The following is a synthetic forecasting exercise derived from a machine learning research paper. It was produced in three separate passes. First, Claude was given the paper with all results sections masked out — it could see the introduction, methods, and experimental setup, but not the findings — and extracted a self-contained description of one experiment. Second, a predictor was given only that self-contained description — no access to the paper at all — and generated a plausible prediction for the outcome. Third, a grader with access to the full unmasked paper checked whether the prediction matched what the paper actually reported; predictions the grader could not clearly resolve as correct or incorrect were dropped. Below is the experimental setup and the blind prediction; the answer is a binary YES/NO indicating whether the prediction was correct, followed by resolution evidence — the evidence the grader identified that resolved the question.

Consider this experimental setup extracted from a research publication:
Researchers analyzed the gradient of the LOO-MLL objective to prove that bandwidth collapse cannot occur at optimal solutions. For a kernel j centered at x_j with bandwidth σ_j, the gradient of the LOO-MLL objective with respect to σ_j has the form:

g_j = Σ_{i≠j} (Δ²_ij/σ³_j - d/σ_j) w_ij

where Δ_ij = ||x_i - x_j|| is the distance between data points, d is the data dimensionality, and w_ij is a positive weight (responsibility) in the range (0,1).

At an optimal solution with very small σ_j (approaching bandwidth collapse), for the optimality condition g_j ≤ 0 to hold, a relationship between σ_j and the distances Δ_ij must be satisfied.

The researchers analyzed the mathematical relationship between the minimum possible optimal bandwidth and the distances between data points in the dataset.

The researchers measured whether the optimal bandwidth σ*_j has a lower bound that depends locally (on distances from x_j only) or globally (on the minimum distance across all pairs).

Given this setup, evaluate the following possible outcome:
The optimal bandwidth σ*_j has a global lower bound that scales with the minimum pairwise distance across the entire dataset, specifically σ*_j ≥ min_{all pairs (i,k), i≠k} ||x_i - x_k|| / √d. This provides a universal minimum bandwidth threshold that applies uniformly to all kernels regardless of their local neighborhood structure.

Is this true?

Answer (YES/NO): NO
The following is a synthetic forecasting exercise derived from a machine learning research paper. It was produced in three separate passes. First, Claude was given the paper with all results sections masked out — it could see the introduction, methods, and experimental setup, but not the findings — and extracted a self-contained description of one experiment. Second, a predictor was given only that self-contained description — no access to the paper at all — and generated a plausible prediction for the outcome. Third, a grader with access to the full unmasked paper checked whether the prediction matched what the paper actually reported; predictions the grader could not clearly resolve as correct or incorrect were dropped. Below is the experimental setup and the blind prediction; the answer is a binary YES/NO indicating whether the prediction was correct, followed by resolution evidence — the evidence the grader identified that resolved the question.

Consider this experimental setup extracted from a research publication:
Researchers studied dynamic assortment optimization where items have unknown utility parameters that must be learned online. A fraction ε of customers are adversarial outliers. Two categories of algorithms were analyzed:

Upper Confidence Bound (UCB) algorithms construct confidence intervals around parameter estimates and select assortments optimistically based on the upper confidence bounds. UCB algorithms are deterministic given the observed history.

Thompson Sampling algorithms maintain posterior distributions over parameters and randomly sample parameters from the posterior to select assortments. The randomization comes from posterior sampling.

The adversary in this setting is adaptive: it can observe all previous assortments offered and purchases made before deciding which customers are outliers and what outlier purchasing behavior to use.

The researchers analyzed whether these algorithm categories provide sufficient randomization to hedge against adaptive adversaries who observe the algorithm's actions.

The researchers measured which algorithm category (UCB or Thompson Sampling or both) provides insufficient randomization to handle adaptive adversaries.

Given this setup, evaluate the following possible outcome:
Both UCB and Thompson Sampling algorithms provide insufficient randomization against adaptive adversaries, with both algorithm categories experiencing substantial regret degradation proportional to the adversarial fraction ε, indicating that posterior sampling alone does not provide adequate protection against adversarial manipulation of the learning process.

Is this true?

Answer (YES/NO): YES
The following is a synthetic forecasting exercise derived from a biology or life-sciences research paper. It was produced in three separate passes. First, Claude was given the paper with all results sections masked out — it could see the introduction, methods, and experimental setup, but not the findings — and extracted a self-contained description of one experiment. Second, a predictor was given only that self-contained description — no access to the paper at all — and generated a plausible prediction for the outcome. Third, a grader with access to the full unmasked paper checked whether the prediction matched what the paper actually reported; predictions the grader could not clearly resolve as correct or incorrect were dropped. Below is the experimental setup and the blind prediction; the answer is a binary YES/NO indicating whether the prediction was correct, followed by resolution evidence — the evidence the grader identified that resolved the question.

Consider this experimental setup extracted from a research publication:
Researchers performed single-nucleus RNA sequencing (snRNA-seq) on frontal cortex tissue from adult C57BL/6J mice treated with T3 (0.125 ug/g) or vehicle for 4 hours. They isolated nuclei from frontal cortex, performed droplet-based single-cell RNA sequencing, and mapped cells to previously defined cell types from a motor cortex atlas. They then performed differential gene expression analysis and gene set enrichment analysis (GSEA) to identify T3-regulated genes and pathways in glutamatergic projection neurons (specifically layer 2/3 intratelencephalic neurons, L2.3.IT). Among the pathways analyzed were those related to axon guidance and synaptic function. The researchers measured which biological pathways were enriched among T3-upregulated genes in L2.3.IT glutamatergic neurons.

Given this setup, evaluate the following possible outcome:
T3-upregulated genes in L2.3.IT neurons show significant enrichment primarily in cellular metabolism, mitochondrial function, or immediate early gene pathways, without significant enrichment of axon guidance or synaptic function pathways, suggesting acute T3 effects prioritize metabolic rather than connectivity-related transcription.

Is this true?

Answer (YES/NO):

#### What you are asked to do
From the listing above, return the lines starting at the one with "Researchers analyzed the gradient" and ending at the one with "Answer (YES/NO): NO", both kept, exactly as they appear and nothing more.

#### Result
Researchers analyzed the gradient of the LOO-MLL objective to prove that bandwidth collapse cannot occur at optimal solutions. For a kernel j centered at x_j with bandwidth σ_j, the gradient of the LOO-MLL objective with respect to σ_j has the form:

g_j = Σ_{i≠j} (Δ²_ij/σ³_j - d/σ_j) w_ij

where Δ_ij = ||x_i - x_j|| is the distance between data points, d is the data dimensionality, and w_ij is a positive weight (responsibility) in the range (0,1).

At an optimal solution with very small σ_j (approaching bandwidth collapse), for the optimality condition g_j ≤ 0 to hold, a relationship between σ_j and the distances Δ_ij must be satisfied.

The researchers analyzed the mathematical relationship between the minimum possible optimal bandwidth and the distances between data points in the dataset.

The researchers measured whether the optimal bandwidth σ*_j has a lower bound that depends locally (on distances from x_j only) or globally (on the minimum distance across all pairs).

Given this setup, evaluate the following possible outcome:
The optimal bandwidth σ*_j has a global lower bound that scales with the minimum pairwise distance across the entire dataset, specifically σ*_j ≥ min_{all pairs (i,k), i≠k} ||x_i - x_k|| / √d. This provides a universal minimum bandwidth threshold that applies uniformly to all kernels regardless of their local neighborhood structure.

Is this true?

Answer (YES/NO): NO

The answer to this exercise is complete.